Exercise data:
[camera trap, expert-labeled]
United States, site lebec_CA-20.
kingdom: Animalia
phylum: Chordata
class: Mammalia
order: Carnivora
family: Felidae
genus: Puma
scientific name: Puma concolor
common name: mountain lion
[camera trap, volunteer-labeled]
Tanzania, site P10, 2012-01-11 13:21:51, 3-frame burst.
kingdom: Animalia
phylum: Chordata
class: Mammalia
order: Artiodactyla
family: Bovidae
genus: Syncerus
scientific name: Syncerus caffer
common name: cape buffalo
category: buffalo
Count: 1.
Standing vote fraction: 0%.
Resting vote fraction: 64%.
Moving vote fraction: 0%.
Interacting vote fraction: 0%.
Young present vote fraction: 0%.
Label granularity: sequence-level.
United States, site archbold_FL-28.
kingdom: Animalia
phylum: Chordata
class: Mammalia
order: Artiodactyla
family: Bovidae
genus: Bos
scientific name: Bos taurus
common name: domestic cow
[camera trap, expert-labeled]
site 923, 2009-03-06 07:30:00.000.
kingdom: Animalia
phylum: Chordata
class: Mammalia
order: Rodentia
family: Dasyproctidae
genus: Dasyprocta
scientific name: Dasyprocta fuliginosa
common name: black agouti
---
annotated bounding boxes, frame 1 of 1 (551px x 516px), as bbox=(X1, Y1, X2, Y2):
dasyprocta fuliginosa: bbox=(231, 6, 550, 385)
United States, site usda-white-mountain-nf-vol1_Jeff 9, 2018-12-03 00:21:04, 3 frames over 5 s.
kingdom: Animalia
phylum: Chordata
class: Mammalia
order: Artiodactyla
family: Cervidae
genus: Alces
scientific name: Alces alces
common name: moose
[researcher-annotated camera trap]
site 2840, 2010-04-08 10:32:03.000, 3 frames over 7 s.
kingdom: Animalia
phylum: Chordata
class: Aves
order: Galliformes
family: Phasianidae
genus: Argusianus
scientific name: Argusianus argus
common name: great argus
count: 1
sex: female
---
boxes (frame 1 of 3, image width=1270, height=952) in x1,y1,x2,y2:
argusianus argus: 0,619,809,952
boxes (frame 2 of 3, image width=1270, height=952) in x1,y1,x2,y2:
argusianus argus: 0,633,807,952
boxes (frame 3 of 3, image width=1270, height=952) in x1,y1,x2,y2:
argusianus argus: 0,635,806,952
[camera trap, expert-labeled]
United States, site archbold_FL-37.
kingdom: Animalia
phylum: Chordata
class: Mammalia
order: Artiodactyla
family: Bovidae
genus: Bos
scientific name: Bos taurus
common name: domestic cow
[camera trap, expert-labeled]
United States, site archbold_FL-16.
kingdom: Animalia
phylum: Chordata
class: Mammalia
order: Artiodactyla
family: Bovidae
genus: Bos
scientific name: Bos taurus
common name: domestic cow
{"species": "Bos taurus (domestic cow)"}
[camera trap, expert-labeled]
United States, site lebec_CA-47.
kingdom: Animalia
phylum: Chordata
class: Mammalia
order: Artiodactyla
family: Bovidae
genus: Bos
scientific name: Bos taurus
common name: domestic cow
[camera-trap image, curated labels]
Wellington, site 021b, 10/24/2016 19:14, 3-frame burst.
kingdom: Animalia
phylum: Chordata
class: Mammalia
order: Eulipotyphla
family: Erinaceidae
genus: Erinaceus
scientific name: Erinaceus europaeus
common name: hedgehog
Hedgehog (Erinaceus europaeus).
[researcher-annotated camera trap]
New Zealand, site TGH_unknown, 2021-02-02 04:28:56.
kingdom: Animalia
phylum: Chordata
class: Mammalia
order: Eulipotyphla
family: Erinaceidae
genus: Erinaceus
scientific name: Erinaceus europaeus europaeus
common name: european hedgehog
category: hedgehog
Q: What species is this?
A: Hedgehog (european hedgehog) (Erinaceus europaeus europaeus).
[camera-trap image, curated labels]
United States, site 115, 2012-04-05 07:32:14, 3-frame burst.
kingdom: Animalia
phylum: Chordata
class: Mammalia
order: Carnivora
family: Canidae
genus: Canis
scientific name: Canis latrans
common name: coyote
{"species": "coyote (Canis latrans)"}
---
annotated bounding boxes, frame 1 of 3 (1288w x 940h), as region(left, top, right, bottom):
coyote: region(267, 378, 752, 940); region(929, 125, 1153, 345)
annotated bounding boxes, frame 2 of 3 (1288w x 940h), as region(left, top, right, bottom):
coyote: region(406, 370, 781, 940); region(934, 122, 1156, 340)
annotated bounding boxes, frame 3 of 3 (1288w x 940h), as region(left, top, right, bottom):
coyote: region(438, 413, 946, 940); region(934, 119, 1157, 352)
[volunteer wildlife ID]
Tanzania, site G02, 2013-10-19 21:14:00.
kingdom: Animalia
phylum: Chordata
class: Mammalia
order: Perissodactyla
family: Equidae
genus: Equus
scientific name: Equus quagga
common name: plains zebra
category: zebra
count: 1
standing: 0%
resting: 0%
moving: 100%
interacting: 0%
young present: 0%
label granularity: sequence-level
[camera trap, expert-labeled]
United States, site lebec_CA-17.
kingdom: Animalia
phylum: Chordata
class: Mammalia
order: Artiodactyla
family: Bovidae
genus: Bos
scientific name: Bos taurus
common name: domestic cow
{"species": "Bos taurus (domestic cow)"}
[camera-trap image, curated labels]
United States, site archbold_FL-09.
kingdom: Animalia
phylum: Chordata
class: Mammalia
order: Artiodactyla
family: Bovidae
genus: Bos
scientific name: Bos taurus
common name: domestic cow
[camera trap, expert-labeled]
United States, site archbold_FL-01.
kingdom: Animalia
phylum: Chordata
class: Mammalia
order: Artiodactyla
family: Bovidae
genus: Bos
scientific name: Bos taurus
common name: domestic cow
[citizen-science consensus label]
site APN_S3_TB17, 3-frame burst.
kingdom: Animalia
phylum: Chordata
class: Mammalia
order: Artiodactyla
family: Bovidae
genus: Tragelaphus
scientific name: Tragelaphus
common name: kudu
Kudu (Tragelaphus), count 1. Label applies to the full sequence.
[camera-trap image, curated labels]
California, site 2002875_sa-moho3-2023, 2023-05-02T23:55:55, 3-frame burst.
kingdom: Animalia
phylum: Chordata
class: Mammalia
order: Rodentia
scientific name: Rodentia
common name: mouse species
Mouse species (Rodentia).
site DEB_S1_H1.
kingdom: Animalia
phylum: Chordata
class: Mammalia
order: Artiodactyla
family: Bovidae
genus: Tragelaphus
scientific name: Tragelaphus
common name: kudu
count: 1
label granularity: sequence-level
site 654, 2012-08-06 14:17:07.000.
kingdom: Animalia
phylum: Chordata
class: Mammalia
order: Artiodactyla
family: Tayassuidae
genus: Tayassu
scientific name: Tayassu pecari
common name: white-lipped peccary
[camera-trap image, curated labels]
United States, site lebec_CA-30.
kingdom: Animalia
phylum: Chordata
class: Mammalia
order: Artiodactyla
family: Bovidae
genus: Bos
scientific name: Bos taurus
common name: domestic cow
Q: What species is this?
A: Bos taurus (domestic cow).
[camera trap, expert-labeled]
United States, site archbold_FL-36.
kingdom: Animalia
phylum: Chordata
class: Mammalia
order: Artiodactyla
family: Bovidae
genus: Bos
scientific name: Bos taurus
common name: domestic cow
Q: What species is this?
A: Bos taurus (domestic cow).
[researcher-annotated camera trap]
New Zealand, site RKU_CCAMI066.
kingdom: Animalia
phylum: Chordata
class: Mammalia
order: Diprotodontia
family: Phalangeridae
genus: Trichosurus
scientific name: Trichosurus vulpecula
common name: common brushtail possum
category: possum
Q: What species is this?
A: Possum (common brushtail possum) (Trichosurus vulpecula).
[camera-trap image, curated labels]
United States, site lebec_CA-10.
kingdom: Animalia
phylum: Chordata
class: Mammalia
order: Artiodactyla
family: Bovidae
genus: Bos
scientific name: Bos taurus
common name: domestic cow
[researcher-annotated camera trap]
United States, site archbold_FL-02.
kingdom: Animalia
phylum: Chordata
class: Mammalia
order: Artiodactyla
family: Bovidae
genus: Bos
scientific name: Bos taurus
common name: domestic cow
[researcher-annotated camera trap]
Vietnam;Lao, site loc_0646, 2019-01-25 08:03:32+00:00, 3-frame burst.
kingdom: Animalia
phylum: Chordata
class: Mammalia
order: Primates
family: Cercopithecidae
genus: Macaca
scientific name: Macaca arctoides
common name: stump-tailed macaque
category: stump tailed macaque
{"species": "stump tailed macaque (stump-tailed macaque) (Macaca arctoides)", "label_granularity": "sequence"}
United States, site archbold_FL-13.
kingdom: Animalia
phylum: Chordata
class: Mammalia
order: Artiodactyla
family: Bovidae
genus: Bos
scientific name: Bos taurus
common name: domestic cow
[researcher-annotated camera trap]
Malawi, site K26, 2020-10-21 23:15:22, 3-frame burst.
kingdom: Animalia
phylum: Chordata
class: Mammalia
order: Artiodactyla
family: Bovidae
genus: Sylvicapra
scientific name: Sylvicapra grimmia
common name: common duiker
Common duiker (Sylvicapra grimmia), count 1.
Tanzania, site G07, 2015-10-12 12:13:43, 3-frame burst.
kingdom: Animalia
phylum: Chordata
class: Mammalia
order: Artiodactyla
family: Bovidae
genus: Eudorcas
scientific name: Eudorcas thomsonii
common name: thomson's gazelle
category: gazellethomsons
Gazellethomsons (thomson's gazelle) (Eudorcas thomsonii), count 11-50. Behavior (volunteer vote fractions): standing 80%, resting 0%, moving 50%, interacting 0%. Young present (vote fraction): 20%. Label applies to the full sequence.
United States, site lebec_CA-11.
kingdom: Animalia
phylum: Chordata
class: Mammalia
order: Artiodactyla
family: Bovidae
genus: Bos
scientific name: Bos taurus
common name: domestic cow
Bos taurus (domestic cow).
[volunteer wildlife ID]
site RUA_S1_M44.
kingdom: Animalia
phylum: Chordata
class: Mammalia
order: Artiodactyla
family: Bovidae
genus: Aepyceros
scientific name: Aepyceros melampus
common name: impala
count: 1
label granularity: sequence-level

Task to complete:
Reproduce, please, the lines of the material from its first line down to the line containing "common name: moose", keeping both ends and nothing beyond them.

Task response:
[camera trap, expert-labeled]
United States, site lebec_CA-20.
kingdom: Animalia
phylum: Chordata
class: Mammalia
order: Carnivora
family: Felidae
genus: Puma
scientific name: Puma concolor
common name: mountain lion
[camera trap, volunteer-labeled]
Tanzania, site P10, 2012-01-11 13:21:51, 3-frame burst.
kingdom: Animalia
phylum: Chordata
class: Mammalia
order: Artiodactyla
family: Bovidae
genus: Syncerus
scientific name: Syncerus caffer
common name: cape buffalo
category: buffalo
Count: 1.
Standing vote fraction: 0%.
Resting vote fraction: 64%.
Moving vote fraction: 0%.
Interacting vote fraction: 0%.
Young present vote fraction: 0%.
Label granularity: sequence-level.
United States, site archbold_FL-28.
kingdom: Animalia
phylum: Chordata
class: Mammalia
order: Artiodactyla
family: Bovidae
genus: Bos
scientific name: Bos taurus
common name: domestic cow
[camera trap, expert-labeled]
site 923, 2009-03-06 07:30:00.000.
kingdom: Animalia
phylum: Chordata
class: Mammalia
order: Rodentia
family: Dasyproctidae
genus: Dasyprocta
scientific name: Dasyprocta fuliginosa
common name: black agouti
---
annotated bounding boxes, frame 1 of 1 (551px x 516px), as bbox=(X1, Y1, X2, Y2):
dasyprocta fuliginosa: bbox=(231, 6, 550, 385)
United States, site usda-white-mountain-nf-vol1_Jeff 9, 2018-12-03 00:21:04, 3 frames over 5 s.
kingdom: Animalia
phylum: Chordata
class: Mammalia
order: Artiodactyla
family: Cervidae
genus: Alces
scientific name: Alces alces
common name: moose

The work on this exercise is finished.